Lait, pommes de terre, miel… Quels risques de pénuries avec la sécheresse?

 

Les différentes vagues de chaleur et la sécheresse de ces dernières semaines ont mis à mal un grand nombre de cultures. Entre inquiétude montante et productions en péril, les professionnels du secteur ne savent pas à quoi s’attendre pour les récoltes annuelles, même si une tendance se profile. Les rayons des magasins vont-ils se vider de certains produits, comme ce fut le cas pour la moutarde et l’huile de tournesol ces derniers mois ?

Si la situation ne devient pas si dramatique, les baisses de production seront, elles bien réelles. La demande serait alors plus élevée que l’offre disponible, ce qui pourrait faire augmenter les prix. Sans pour autant parler de pénuries pour le moment, les professionnels de l’agroalimentaire s’inquiètent. A terme, la liste des produits touchés pourrait être longue. Pour le moment le lait, le miel et les pommes de terre sortent du lot car des difficultés de rendement sont déjà constatées.

 

Un lait de moins bonne qualité

C’est officiel, les prairies françaises ne sont plus verdoyantes, mais ressemblent plutôt à des «paillassons». Alors qu’il ne voulait pas alarmer sur la situation, et promettait qu’il n’y aurait pas de pénuries, il y a encore quelques semaines, Thierry Roquefeuil a aujourd’hui changé de discours. «Les choses s’emballent un peu plus toutes les semaines, les éleveurs commencent à être paniqués», décrit le président de la Fédération nationale des producteurs de lait (FNPL). Ce qui rend la situation inédite, c’est la localisation de la sécheresse et des vagues de chaleur. Les années précédentes, certains secteurs étaient épargnés comme le Nord, la Normandie ou encore la Bretagne, alors qu’aujourd’hui tout le territoire est concerné.

 

«Le Pas-de-Calais n’est pas un secteur qui subit la sécheresse normalement, nous vivons ce que l’on voyait à la télé dans le sud de la France», constate Jérémie Dumont, agriculteur près de Boulogne-sur-Mer. Sur tout le territoire français, les fourrages destinés aux vaches laitières se font rares. L’herbe est sèche et le maïs «n’a globalement pas fécondé, il n’y a pas de grains alors que ce sont eux qui font sa valeur», explique Thierry Roquefeuil, lui-même exploitant agricole dans le Lot. Jérémie Dumont précise que «normalement, c’est le Pas-de-Calais qui envoie du fourrage aux autres régions, mais là comme toute la France est concernée, c’est difficile d’en trouver».

 

«On a connu des pénuries mais cette année je n’ose pas imaginer…»

» EXTRAIT DES DONNÉES:
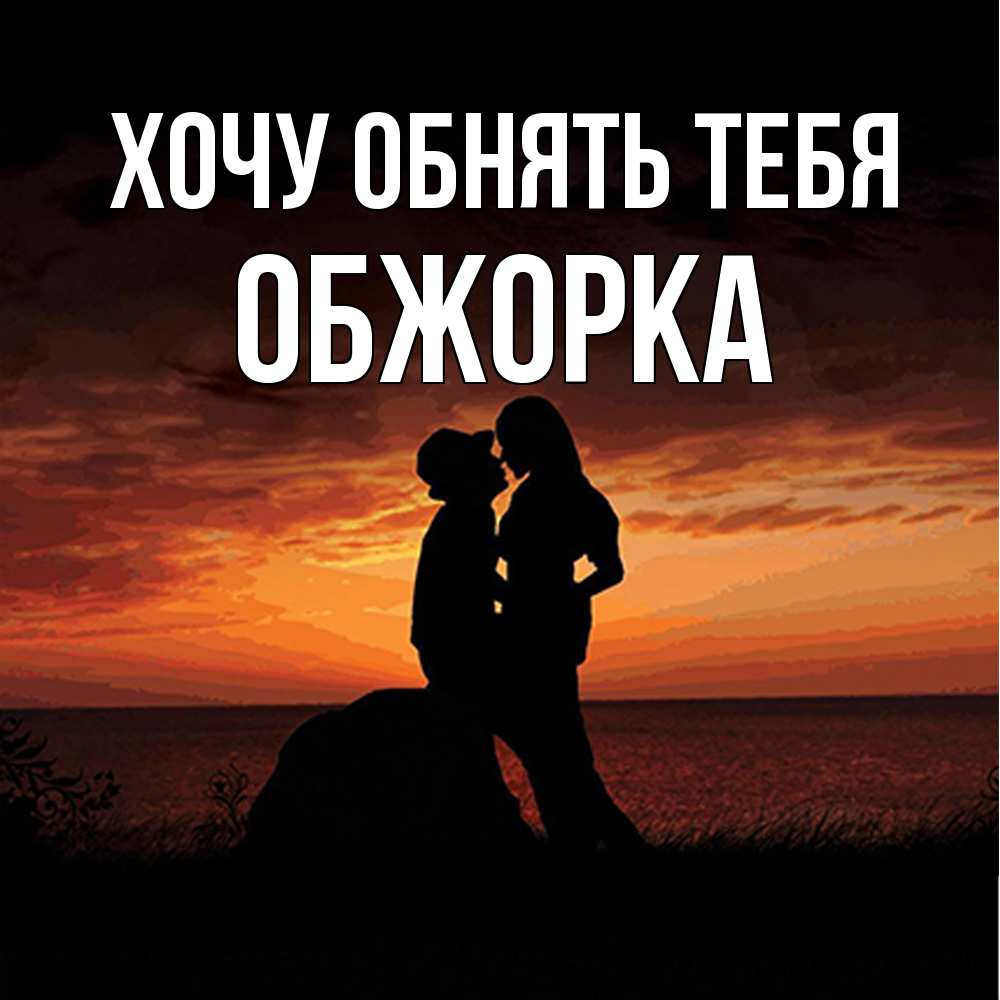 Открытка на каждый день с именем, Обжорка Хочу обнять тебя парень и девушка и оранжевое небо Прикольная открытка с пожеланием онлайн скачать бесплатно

» PROBLÈME À RÉSOUDRE:
Recopiez mot pour mot le passage de l'article sur la sécheresse qui commence à « Si la situation » et se termine à « sont déjà constatées. ».

» SOLUTION:
Si la situation ne devient pas si dramatique, les baisses de production seront, elles bien réelles. La demande serait alors plus élevée que l’offre disponible, ce qui pourrait faire augmenter les prix. Sans pour autant parler de pénuries pour le moment, les professionnels de l’agroalimentaire s’inquiètent. A terme, la liste des produits touchés pourrait être longue. Pour le moment le lait, le miel et les pommes de terre sortent du lot car des difficultés de rendement sont déjà constatées.